• _CONSIGNE_
Selon le texte sur le programme Lumière pour tous, à quelle date le lancement officiel du programme a-t-il eu lieu ?

• _TEXTE FOURNI_
◇ ◇ ◇ ◇

Le programme Lumière pour tous a permis, depuis sa phase expérimentale en novembre 2015, de distribuer des lampes solaires à 1 200 écoliers au Bénin. La cérémonie était prévue en décembre 2015, elle a finalement eu lieu le 11 février 2016. Ce jour-là, le président béninois Thomas Boni Yayi a procédé au lancement officiel du programme « Lumière pour tous » à l’école primaire publique de Dekoungbé, dans la banlieue populeuse de Godomey, très touchée par de récurrents problèmes de délestage électrique. « Ce programme permettra la distribution de lampes solaires à tous les écoliers du primaire et les élèves du secondaire et garantira l’électrification de tous les ménages », a déclaré le chef de l’Etat après que les 1 200 scolarisés de cette école ont reçu chacun leur lampe solaire.

Financé à hauteur de 42 milliards de francs CFA (environ 65 millions d’euros) par des partenaires techniques et financiers, ce vaste programme initié par le premier ministre, Lionel Zinsou, ambitionne de permettre à toutes les familles du Bénin d’accéder à une capacité énergétique minimale en moins de six mois. Au Bénin, 75 % de ménages vivent dans des zones n’ayant pas accès à l’énergie électrique.

Le programme a une composante sociale, qui consiste à distribuer des lampes solaires d’entrée de gamme à un maximum d’écoliers. Le modèle a une luminosité de 33 lumens et une autonomie de quatre heures. Il coûte 5 000 francs CFA (environ 8 euros) et est fabriqué par l’entreprise américaine D-light, l’une des partenaires du programme. A ce jour, 20 000 lampes ont été distribuées dans 66 écoles. 90 000 lampes supplémentaires sont en attente d’être distribuées. L’objectif, selon les responsables de l’opération, est de distribuer 4 millions de lampes solaires en six mois dans les écoles du Bénin.

De meilleurs rendements scolaires

Moise, élève en classe de CM2, est parmi les écoliers ayant reçu des lampes solaires lors de la phase pilote du programme, en novembre 2015 à Avlékété, une bourgade située à plus de 30 km de Cotonou en longeant la côte et déconnectée du réseau de distribution national. Jusque-là, l’écolier, après les classes et les travaux domestiques, révisait ses leçons avec des lampions à fuel, à la clarté limitée. « Etudier demandait un effort encore plus grand. Quelques fois, le fuel se renversait sur nos affaires », racontait l’écolier.

Trois mois plus tard, Éric Bokossa, le directeur de l’école Assion Pognon que fréquente Moise, témoigne que les résultats scolaires de ce dernier ainsi que celui de ses camarades du CM2, se sont améliorés. « Nous aurons les premiers tests de l’année en mars. Cela confirmera si les écoliers sont meilleurs. Mais je peux déjà affirmer qu’ils réagissent mieux en classe », affirme-t-il confiant.

◇ ◇ ◇ ◇

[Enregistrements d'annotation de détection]
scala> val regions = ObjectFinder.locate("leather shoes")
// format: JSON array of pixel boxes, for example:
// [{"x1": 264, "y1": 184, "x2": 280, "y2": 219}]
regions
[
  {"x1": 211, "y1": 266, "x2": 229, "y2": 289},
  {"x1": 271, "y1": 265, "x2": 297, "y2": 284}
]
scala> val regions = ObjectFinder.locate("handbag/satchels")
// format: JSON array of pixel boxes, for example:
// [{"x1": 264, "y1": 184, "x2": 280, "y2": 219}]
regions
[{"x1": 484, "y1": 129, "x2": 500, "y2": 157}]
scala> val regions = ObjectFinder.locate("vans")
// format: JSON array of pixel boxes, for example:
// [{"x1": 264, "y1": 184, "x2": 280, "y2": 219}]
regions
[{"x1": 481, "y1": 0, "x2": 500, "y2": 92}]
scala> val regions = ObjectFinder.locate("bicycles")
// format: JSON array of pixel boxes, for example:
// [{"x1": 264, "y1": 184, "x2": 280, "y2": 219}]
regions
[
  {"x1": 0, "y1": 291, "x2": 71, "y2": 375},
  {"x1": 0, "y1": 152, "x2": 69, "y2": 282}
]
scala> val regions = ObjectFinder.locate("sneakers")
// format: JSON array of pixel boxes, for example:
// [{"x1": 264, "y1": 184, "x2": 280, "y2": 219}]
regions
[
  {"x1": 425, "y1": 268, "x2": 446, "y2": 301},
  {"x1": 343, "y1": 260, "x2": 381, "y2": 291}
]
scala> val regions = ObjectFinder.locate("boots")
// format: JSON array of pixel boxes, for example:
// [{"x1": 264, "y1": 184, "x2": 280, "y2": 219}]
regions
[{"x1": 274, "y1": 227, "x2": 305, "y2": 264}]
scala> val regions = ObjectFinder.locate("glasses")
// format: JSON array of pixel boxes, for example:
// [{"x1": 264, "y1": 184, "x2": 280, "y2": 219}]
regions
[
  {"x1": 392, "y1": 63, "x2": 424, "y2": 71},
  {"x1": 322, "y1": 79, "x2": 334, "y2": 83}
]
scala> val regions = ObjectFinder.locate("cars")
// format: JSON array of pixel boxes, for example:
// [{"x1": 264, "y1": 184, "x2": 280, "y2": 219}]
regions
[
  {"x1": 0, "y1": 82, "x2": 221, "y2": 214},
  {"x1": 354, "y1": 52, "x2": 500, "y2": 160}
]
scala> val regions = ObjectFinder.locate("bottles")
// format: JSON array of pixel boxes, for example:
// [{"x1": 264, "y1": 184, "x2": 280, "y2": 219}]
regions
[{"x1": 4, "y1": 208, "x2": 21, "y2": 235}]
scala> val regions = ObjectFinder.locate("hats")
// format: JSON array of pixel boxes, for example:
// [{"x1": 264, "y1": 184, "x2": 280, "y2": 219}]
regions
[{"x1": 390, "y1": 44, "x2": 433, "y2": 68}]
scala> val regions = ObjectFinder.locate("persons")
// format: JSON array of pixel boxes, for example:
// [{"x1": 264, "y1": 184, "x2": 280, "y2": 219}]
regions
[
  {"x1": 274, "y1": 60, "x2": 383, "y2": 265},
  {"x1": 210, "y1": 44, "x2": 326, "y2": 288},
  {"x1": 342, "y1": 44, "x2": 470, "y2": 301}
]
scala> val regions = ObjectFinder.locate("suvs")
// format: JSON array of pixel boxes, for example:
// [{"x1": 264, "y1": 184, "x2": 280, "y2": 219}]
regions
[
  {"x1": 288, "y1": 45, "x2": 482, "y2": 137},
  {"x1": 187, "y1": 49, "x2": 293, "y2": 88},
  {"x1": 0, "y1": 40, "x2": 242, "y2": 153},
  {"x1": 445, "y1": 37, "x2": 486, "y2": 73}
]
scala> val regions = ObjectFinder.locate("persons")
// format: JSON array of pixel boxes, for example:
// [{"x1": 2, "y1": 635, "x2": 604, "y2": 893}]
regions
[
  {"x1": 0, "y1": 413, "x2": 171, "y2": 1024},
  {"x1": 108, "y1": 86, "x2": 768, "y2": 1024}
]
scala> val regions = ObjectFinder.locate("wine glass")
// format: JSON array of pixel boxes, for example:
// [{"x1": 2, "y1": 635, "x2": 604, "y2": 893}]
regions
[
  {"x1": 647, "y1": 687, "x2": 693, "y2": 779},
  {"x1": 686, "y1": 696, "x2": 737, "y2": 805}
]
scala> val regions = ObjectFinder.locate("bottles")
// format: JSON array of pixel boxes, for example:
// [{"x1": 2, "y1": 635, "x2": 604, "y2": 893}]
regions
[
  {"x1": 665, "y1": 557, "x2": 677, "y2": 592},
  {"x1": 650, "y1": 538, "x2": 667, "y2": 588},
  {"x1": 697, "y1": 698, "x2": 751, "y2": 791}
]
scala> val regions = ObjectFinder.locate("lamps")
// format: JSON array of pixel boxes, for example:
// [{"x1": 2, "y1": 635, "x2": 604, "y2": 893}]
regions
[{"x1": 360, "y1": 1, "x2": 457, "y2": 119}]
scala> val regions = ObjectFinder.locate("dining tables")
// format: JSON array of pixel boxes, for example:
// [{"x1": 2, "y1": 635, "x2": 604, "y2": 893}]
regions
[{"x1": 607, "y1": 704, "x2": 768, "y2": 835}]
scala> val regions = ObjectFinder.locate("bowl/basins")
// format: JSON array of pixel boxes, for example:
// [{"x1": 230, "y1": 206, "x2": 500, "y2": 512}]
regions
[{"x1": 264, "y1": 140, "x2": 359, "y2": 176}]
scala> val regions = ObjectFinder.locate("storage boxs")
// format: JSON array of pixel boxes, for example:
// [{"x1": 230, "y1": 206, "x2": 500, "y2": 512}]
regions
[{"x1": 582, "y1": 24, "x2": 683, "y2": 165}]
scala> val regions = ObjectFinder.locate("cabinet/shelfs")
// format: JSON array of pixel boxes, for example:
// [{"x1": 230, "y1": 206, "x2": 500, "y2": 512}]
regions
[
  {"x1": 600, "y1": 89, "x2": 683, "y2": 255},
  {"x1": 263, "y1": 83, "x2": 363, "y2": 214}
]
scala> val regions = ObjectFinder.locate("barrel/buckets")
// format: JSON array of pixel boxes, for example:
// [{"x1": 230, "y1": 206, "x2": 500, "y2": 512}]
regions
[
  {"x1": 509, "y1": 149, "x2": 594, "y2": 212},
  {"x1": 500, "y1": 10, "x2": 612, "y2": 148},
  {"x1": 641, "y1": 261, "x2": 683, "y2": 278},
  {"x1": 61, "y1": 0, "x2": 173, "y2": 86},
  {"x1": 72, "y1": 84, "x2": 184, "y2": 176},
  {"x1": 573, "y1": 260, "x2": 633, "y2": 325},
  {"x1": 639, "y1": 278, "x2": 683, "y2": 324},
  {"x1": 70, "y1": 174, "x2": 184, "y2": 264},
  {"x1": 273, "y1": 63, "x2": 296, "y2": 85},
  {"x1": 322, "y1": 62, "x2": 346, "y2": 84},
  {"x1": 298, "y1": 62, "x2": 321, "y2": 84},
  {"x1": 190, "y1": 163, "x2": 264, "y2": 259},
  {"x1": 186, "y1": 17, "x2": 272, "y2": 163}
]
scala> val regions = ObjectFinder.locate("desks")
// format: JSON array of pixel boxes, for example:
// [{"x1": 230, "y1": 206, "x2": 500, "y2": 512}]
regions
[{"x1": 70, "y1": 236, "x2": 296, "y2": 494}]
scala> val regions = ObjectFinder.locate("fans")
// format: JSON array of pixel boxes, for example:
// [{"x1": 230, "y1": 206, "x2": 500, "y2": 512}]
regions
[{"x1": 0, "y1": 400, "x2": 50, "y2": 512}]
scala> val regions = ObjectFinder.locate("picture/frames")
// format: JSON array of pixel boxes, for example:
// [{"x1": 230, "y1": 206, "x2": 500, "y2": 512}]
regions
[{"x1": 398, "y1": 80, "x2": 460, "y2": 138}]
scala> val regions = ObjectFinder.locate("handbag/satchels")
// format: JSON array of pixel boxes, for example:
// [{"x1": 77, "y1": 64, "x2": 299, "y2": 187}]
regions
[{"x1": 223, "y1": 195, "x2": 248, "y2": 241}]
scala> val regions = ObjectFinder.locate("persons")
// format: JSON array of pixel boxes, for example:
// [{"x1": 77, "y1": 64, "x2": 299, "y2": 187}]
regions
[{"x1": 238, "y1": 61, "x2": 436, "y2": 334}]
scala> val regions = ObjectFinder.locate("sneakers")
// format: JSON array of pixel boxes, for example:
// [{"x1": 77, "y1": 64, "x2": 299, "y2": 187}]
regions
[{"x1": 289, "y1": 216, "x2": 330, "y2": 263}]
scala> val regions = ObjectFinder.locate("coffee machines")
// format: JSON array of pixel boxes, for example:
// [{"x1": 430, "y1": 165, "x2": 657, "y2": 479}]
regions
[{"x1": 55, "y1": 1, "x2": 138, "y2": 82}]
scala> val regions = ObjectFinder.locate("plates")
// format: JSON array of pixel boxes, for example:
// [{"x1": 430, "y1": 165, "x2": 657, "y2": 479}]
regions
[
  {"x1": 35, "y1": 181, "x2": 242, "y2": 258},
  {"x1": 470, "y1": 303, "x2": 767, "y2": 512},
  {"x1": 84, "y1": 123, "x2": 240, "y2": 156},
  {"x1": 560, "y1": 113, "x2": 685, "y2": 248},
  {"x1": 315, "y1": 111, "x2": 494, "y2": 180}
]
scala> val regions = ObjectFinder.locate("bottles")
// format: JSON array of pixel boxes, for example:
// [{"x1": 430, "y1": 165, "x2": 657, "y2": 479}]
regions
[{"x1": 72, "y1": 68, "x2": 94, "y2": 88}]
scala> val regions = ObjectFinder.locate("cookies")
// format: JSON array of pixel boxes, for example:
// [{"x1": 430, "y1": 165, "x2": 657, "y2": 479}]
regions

◇ ◇ ◇ ◇

• _RÉPONSE RÉDIGÉE_
Le 11 février 2016.